*** Opening of Records supplied ***

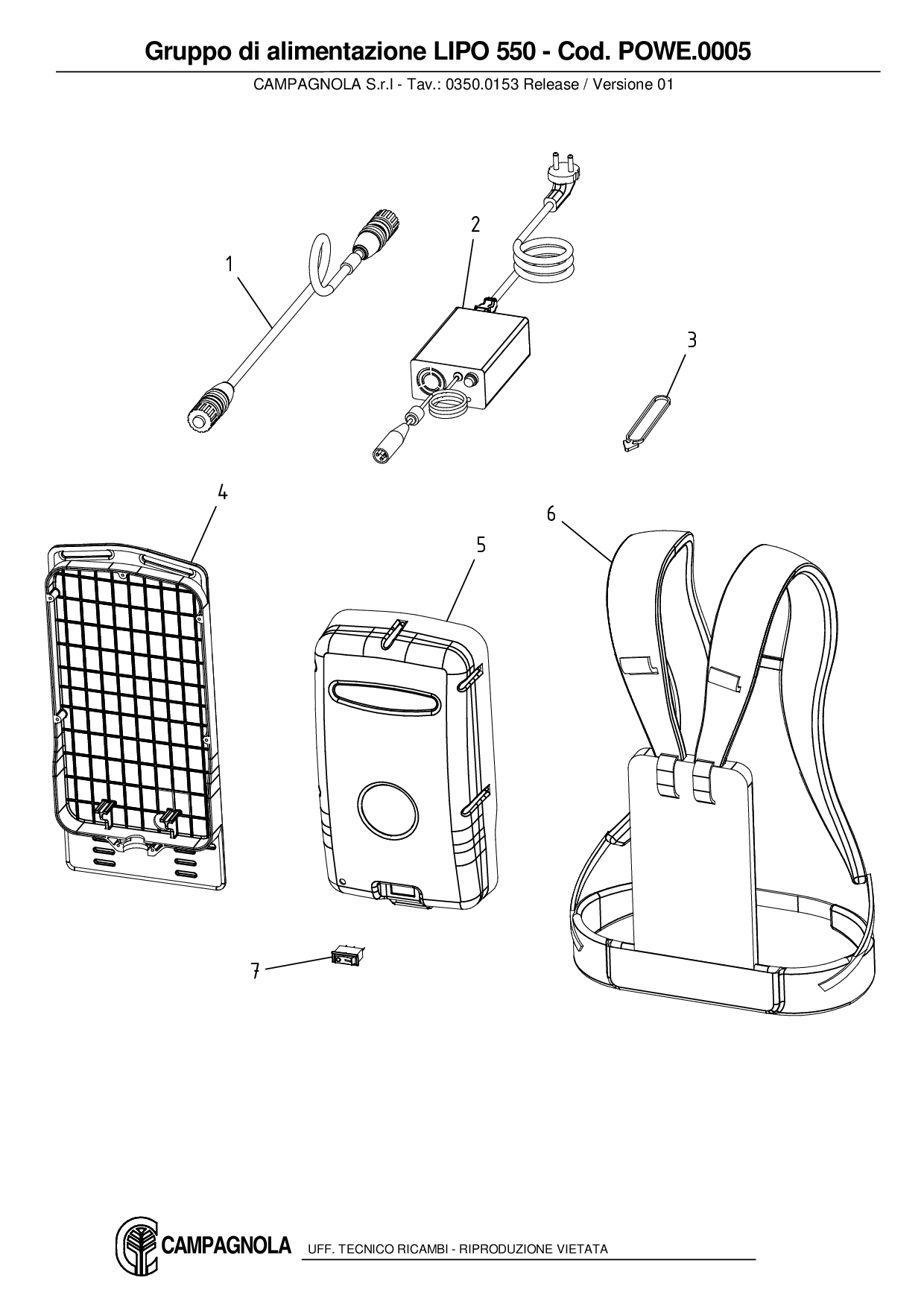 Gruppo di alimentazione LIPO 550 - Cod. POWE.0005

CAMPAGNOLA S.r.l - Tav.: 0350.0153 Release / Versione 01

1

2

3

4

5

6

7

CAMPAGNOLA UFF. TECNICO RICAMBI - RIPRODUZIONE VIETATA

*** Close of Records supplied ***
*** Opening of Records supplied ***

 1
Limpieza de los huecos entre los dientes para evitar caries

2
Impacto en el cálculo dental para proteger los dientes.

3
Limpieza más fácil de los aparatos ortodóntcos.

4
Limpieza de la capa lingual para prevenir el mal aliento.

*** Close of Records supplied ***

What to do
The answer is the lines of the material above, from the one containing "Gruppo di alimentazione" down to the one containing "CAMPAGNOLA UFF. TECNICO", given exactly and without images.

Result below
 Gruppo di alimentazione LIPO 550 - Cod. POWE.0005

CAMPAGNOLA S.r.l - Tav.: 0350.0153 Release / Versione 01

1

2

3

4

5

6

7

CAMPAGNOLA UFF. TECNICO RICAMBI - RIPRODUZIONE VIETATA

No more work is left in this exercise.